We’re not the perfect fairy tale wedding couple on the cover of InStyle magazine that everyone wants to aggrandize. Nobody is. And especially not the couples who are being totally honest with themselves.

In spite of all those things, we’ve always known no matter how bad it became, we would always stick by each other. It’s called loyalty and unwavering devotion, and it’s something that’s so rare these days that it barely exists.

There isn’t a day or a moment that goes by when he leaves the house that I worry he might never return. He’ll go out for a gallon of milk and I’ll be sitting on egg shells waiting for him to come back safe and unharmed. I’ll worry if he’s even a minute late from returning home because things happen in a split second that’ll take the ones we love most away forever.

I don’t want to ever imagine being without him but I know inevitably, we won’t remain in this life. The thought of that saddens me most because I never want my time with him to end.

No perfect $75,000 moment would ever compete with every single horrible rotten day I’ve been lucky enough to spend with him.

That’s why people are lying to themselves everyday when they get married. They do it for status and they do it for security. They do it for their children and they do it instead of assembling enough courage to face being alone. They do it for convenience and they do it because their mother says they should and to keep the other person from getting fed up and walking out.

They do it for every other reason except love. What they don’t understand is that love is the only reason.

A lot of people who marry, don’t deserve to be held to the standard a marriage necessitates. They’re too self-involved and overly concerned with unrealistic lofty expectations of keeping “the perfect mate” glued to the highest standard of perfection possible, whatever that may be.

Heaven forbid we ever teeter on the fray of repulsion by breaking wind or belching, or making loud squeaking noises when we chew. We aren’t allowed to have bad breath or wrinkles, or look like hell when we’re sick.

Hell, we shouldn’t ever get sick because we can’t deal with the trouble involved in taking care of the dog, much less another human being. Better yet, the world and everything in it should stop if we ever get fat or old and can’t retain a perfectly round butt or a 12-hour erection. That’s what really renders us all totally useless, no doubt.

That’s why I tell women- if a man really loves you, he’s not going to pick you apart by your “flaws”. He’s going to love and accept them every bit as much as he does the rest of you.

What people don’t understand is that nobody is perfect, and we’re all flailing in keeping ourselves surrounded with the dubiousness of “flawlessness”. If you expect perfection in someone else, you better take a good, long, hard honest look in the mirror first and assess your own faults before you place the same demands on others.

Perfection is a myth, and it’s a crime that people rely so heavily on the concept of it that they’d rather chase a fantasy that doesn’t exist, than pursue the possibility of being with someone they could truly love.

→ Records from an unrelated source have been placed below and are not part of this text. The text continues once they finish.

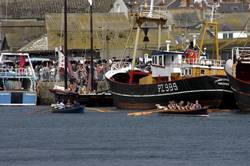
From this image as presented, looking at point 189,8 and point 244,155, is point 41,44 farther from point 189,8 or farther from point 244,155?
point 244,155

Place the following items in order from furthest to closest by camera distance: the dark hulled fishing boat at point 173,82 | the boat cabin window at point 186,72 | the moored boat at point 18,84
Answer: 1. the moored boat at point 18,84
2. the boat cabin window at point 186,72
3. the dark hulled fishing boat at point 173,82

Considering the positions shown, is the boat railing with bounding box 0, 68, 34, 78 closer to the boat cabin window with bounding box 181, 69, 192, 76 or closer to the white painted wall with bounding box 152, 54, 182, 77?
the white painted wall with bounding box 152, 54, 182, 77

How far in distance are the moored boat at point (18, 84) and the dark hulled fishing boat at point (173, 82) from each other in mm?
9821

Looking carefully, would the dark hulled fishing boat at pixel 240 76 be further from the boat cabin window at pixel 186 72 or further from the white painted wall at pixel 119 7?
the white painted wall at pixel 119 7

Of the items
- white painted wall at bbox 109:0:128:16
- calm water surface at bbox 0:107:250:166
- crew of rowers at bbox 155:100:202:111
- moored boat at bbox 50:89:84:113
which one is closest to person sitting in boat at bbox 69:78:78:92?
moored boat at bbox 50:89:84:113

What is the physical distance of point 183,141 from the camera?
2847 inches

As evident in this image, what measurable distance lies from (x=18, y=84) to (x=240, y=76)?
92.1 ft

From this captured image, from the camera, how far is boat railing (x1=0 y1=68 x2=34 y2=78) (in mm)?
113162

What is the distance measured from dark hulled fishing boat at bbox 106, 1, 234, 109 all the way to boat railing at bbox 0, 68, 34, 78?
10.6m

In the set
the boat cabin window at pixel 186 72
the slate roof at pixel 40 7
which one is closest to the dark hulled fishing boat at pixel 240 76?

You don’t deserve to be married if you can’t love and accept people for who they are 100% without condition. You don’t deserve to be married if you’re content to stay in constant judgment and criticism and you don’t deserve marriage if you have more love and concern for yourself than you do other people.

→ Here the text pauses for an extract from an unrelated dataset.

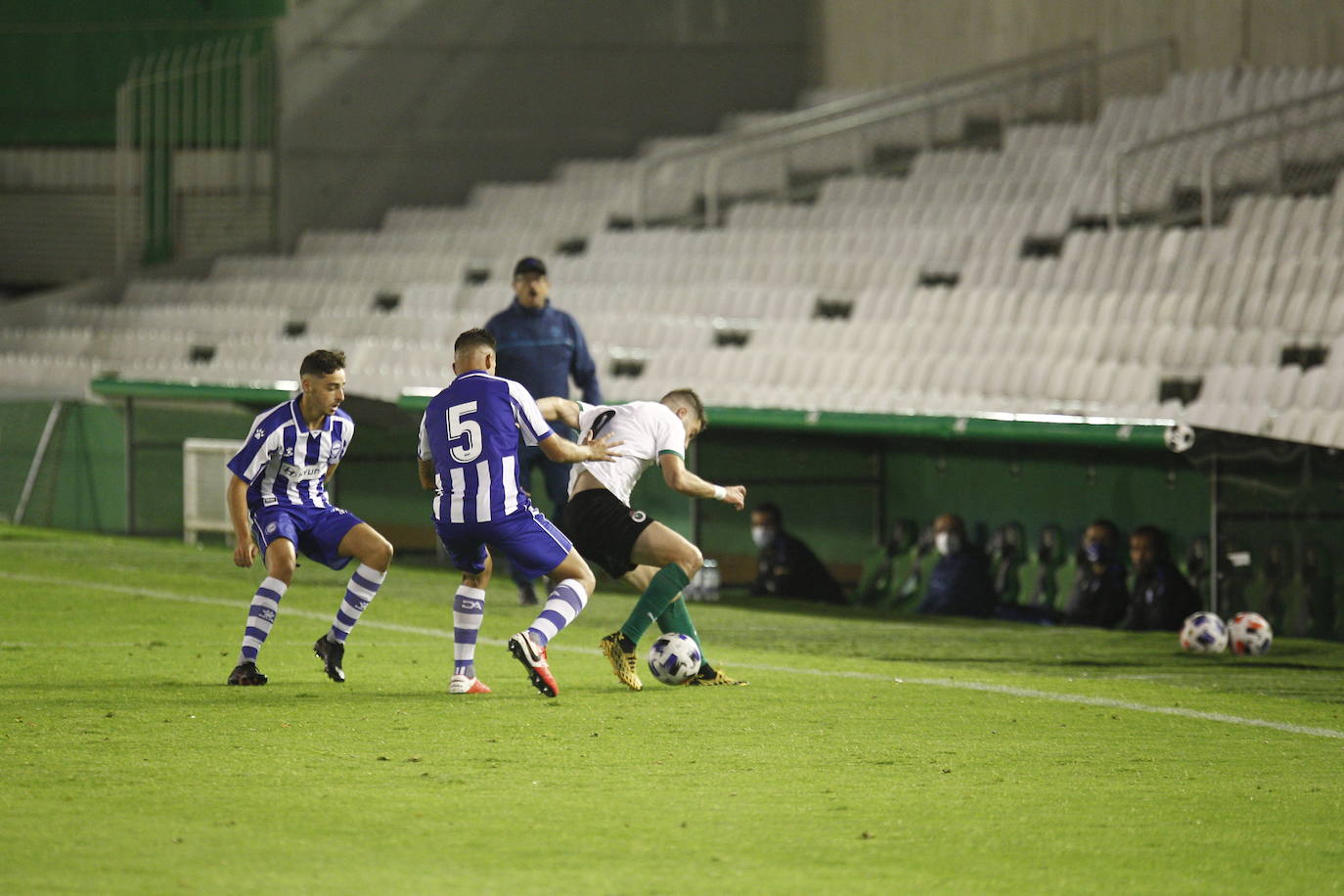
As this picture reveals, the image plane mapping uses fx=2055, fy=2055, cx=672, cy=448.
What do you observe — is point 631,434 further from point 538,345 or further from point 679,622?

Marriage is in the stages of near-extinction because people don’t place value on the things in people that matter most. Instead, they live in a dream world that is keeping them confined and isolated from the reality of true love and real intimacy, and as a consequence, they’re winding up alone, jaded and unable to trust in other people and themselves. And they’re missing out on the best that life has to offer.

Marriage is about self-sacrifice and the garnering of complete trust in one another at the expense of pride, selfishness and inflated fantasies of faultlessness. When you realize you aren’t perfect, so too will you realize that nobody is and you may find that you’re ready to love and be loved.